During the early part of the 8th Century, the Khazar Priest-God-Kings abandoned their capital, during a period of climactic and political turmoil which included the collapse of the Umayyad, the breakaway of Khazar family sub-branches to form the Magyars, Bulgars and Bulgar faction called the Abbasid dynasty as well as the rapid desertification of much of Western Asia.

The precise events leading up to the abandonment of Samara (Odessa) is not clear. However, future history in the 8th and 9th Centuries clearly point to the main Khazar Priest-Kings travelling up the Volga River and establishing a new capital they called Ninevah (Nizhnii Novgorod) no later than 760/770.

The city was re-established some time during the 9th and 10th century under its new name “Hacibey” or city of the Lord Pilgrims in honor of their common Sarmatian Jewish ancestors.

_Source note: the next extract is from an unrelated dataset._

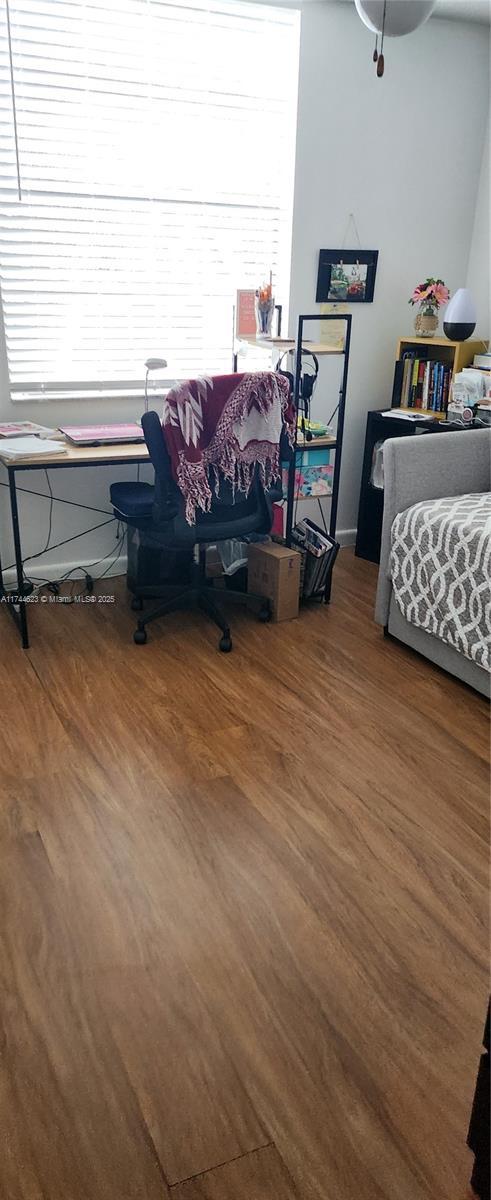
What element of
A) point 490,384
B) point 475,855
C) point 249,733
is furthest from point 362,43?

Hacibey (also known as Khadjibey) came under direct control of the Ottoman Empire after 1529 and was part of a region known as Yedisan and was administered in the Ottoman Silistra (Özi) Province. In the mid-18th century, the Ottomans rebuilt a fortress at Hacibey, which was named Yeni Dünya and the city was a sanjak centre of Silistre Province.

During the Russo-Turkish War of 1787–1792, on 25 September 1789, a detachment of Russian forces under Ivan Gudovich took Khadjibey and Yeni Dünya for the Russian Empire. One part of the troops was under command of a Spaniard in Russian service, Major General José de Ribas (known in Russia as Osip Mikhailovich Deribas) and the main street in Odessa today, Deribasovskaya Street, is named after him.

Russia formally gained possession of the area as a result of the Treaty of Jassy (Iaşi) in 1792 and it became a part of the so-called Novorossiya (“New Russia”).

As a major centre for Sephardic Jews

From the 19th Century, a number of wealthy Sephardic Jewish families migrated to Odessa boosting the cities historic number of Jewish families that had continued to live in the area since the time of the Sarmatian Khazars.

During 1941-1944 the city was under the control of the Catholic Fascist regime of Romanian King Carol II. While some citizens were shipped to the Vatican human sacrifice camps in Poland and Russia, the vast majority of Sephardic and native Jews in the city remained unharmed, including their property –one of the greatest historic anomalies of World War II.

The Odessa Catacombs

Odessa is famous for its estimated 2,000 km + of catacombs that stretch beneath the whole city and outlying areas. Contrary to historic misinformation, it appears these catacombs were first constructed during the reign of the Khazars and progressively enlarged by future generations.

While stone quarried from these man-made labyrinths were used to construct buildings above grounds, the precise nature and religious purpose of these catacombs is rarely discussed, nor printed.